For the moment, put aside the fact that McDonnell’s record is actually paper thin, as much as he pushes his Big Lies. The question is whether Republicans, faced with a field right now that leaves something to be desired (to put it mildly), will now turn to the square-jawed, smooth-talking, Pat Robertson-educated, highly popular (if you believe the polls) governor of Virginia? Given the gap between his rhetoric and his actual accomplishments (what accomplishments?) as governor, I’m not particularly worried about this lightweight’s chances in 2012. To the contrary, I’m eagerly anticipating awaiting the Bob Boomlet. 🙂 How about you?

  • Elaine in Roanoke

    My bet right now would be either Mitt Romney or Jon Huntsman. Of course, the teacrazies would be very upset by either, but they do – at least – have records longer than a couple of years as governor.  

  • blue bronc

    He does have the credentials:

    killed woman trapped in prison

    hates gays

    perfected budget shell game (hides true cost with lies of income)

    blows away campaign promises of privatization of booze

    I’m concerned that he is being overshined by his student CH Cooch though because he is not shoving his version of religion down everybody’s throat.

  • Daniels has made a strategic move.

    He knows Obama will win in 2012.  

    Daniels also knows that the radical rightwing wackjobs, dingbats, theocrats, nutcases, Teahadists, and assorted fascists who now control the GOP will be destroyed in 2012.

    After 2012, the GOP will rebuild on its traditional base of Rotary-club, Main-Street, fiscally-conservaitve, socially-conscious normal people — and he will be The Man.

    Of course, I drink a bit and fantasize a lot, too.

  • Mike1987

    Angle/ Cuccinelli 2012 “Forward to the 12th Century”

    Angle/O’Donnell 2012 “The Coven has Arrived”

    Gringirch/Gringrich 2012 “Nothing can compare”

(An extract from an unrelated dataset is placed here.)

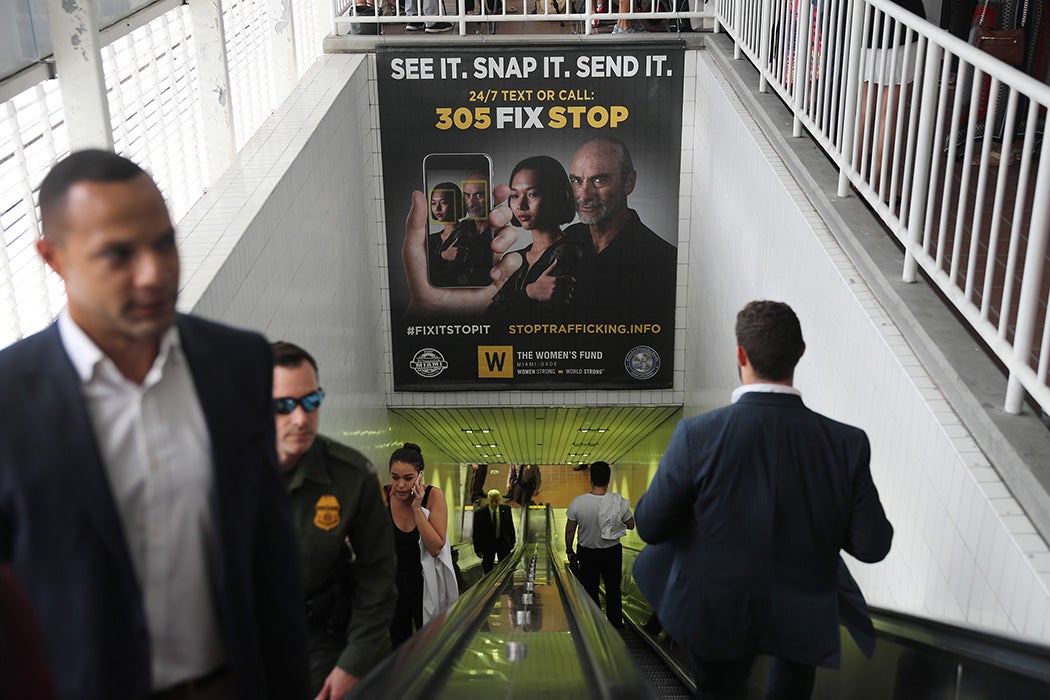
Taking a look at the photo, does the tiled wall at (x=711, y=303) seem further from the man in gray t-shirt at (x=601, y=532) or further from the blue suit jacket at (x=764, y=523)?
the man in gray t-shirt at (x=601, y=532)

    Cain – oh wait, he’s black….

    Bachmann/Angle 2012 “The Bottom has Been Reached!”

  • aznew

    With the proviso, of course, that things could change, McDonnell is too smart to get involved in 2012.

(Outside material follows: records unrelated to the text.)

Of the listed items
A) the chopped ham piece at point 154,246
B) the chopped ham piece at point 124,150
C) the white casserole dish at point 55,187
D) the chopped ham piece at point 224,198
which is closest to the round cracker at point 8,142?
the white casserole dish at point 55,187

    If last week’s events involving Newt showed anything, it showed that the ultimate GOP nominee will have to pledge fealty to eliminating Medicare. This has been a longstanding goal of the GOP, and they now see their last chance, with the budget “crisis” in full spring, to accomplish it.

    Here is why. Medicare is, with good reason, both very effective and very popular, so the only way to get rid of the program, or even limit it, is to argue that it is unaffordable. Republicans realize that, one way or another, the budget issue will be resolved over the next 2-3 years, and if that is accomplished without severely curtailing Medicare, the GOP can kiss this long-time goal goodbye.

    Pushing for the elimination of Medicare, however, is clearly a form of political suicide. Why on Earth would any GOP candidate who sees a future for himself/herself in national politics want to be the standard bearer in 2012 for this issue? Among so-called serious candidates, for someone like Gingrich or Romney (yesterday’s news), or Pawlenty or Huntsman (hoping to be one-shot wonders), they don’t care about their future viability – they have no conceivable hope of achieving the nomination past 2012. But if I’m McDonnell, Christe, or Bush, my gaze is on 2016, a year that, to the extent this can be gamed out that far, is shaping up as a much friendlier terrain for the GOP and the presidency.

  • Johnny Longtorso

    I realize that I’m biased, but I can’t think of a single thing McDonnell has accomplished in his 1 1/2 years as Governor. His big “privatize ABC stores” idea went down in bipartisan flames.

  • NotJohnSMosby

    1) The most credible Republican nominees are stepping back and waiting for 2016.  They’re doing this because they know there’s very little chance of defeating Obama next year.

    2) They’re looking for a substitute for the logical candidate, Romney, since the Republicans who still think know that he cannot beat Obama (he’s Mormon and RomneyCare) and he’s clearly the best of the candidate bunch right now.

    I see a replay of 1996 coming up.  Unless the economy heads south again, it’s Obama’s race to lose.

  • KathyinBlacksburg

    Paul Ryan.  WOW! Today’s GOP, the party where everyone thinks he or she can and should be president.